Diary of a Shopkeeper, 4th October

Drain rain.jpg

I came into the shop on Saturday morning to find a brown envelope lying on the doormat.  It was a bit damp around the edges, not surprising given the weather.  There was nothing but my name written on the front, in black biro capitals.

I opened it up.  Three sheets of lined paper, covered in rather scrawly handwriting.  I flicked through to the end.  No signature, no address, no note of explanation.  Strange.

Saturday is always a busy day, so it wasn’t till I was eating some oatcakes and cheese at the back of one that I had the chance to get the pages out again and read them properly.

What follows is a transcription of what I found.  Who wrote it and what they intended I still don’t know.  All all I can say is that it summons up a particular mood, a state of mind even, that is pretty common at the moment.

I try to steer clear of that mood myself, and with the help of my cheery work colleagues and BID comrades I usually do.  But I think it’s worth publishing for the record: a clear if rather gloomy account of how one Orcadian was seeing the world in early October 2020.

. . .

ORKNEY.  Autumn term lately over, and the kids back sitting in their bedrooms.  Implacable October weather.  As much mud in the fields as if Noah’s flood had newly retired from the face of the earth.  It would not be surprising to meet a Megalosaurus, forty feet long or so, waddling like an elephantine lizard up Wideford Hill.  

Smoke lowering down from chimney pots, making a soft black drizzle.  Flakes of soot in it as big as full-grown snowflakes gone into mourning.  Mourning perhaps, for the death of the sun. Or the pub lunch. Or the Lux.  

Kye, undistinguishable in gutter.  Ponies, scarcely better, eltit to their withers.  Sheep, downcast and drookit, chew soaking grass under soaking fleece.

Also in fleeces, late-season tourists –  jostling one another’s backpacks in a mist of ill-temper –  lose their foot-hold at street-corners, where scant scatterings of locals have been slipping and sliding since the day broke (if the day ever broke.)

Rain everywhere.  Rain up in the north isles, where it falls on white sands, heather, and heifers; rain down in the south isles, where it falls on boulder beaches, concrete piers and oil tanks.  Rain on the pasture, rain on the peatbog.  Rain seeping into the cabins of creel-boats; rain dripping down the funnels of Northlink ferries; rain pouring on the decks and gangways of ro-ros.

Rain in the eyes and throats of the pierhead parliament.   Rain soaking the grim, determined smokers outside pub doors.  Rain cruelly drenching the smart shirts and party dresses of folk insisting on a good night out –  table of four, two households max.  
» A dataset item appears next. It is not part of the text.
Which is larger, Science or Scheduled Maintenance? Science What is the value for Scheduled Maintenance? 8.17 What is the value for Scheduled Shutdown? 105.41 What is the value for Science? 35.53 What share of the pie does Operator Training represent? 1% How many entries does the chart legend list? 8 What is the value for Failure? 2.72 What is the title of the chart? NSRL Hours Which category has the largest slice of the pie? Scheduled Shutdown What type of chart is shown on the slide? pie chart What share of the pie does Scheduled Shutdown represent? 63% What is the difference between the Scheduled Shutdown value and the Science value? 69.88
Random tourists at the harbour – they came on holiday by mistake – peering over the railings into a basin pocked with raindrops, endless smirr all around them.  It’s like they’re up in a balloon, hanging in the misty clouds.

Lights loom through the rain along the plainstone streets, cars inching along, wipers scraping, drivers peering through fogging windscreens.  All of the shops lighted all day, windows bonnie as the wit of shopkeeper can make them, contents bravely colourful behind water streaming down the sheet glass. 

With a slippery bagful of shopping.  Or a miserable kid keen to get home.  Or a walk-starved dog keen to carry on.  From under our dripping hoods and behind our sodden masks, always the same sigh: “This is getting boring now.”  Always the same question: “When will it end?”

. . .

And there the strange manuscript cuts off.  We’d all like to know the answer to the writer’s final question, but I don’t suppose we will for a while yet. 

Until we do, let’s do our best to stay dry, stay warm, stay cheery.   If we must go out in the rain, let’s do it in the spirit of the exercise-starved dog: energetic, inquisitive, insistent that The Walk Must Go On.

And if the author of this piece of writing wants to get in touch with me through the usual channels, I’d be delighted to see any further writing they may have produced.  And I’d be specially interested to know how they got their manuscript in and onto my shop doormat, seeing as there’s no letter box.

This diary appeared in The Orcadian on 8th October. Other diaries will appear weekly. I am posting them in this blog a few days after each newspaper appearance, with added illustrations., and occasional small corrections or additions.

Any errors in this diary are entirely the responsibility of the unknown author of the mysterious manuscript, and of course Charles Dickens, on whose novel Bleak House our unknown writer closely based his or her observations.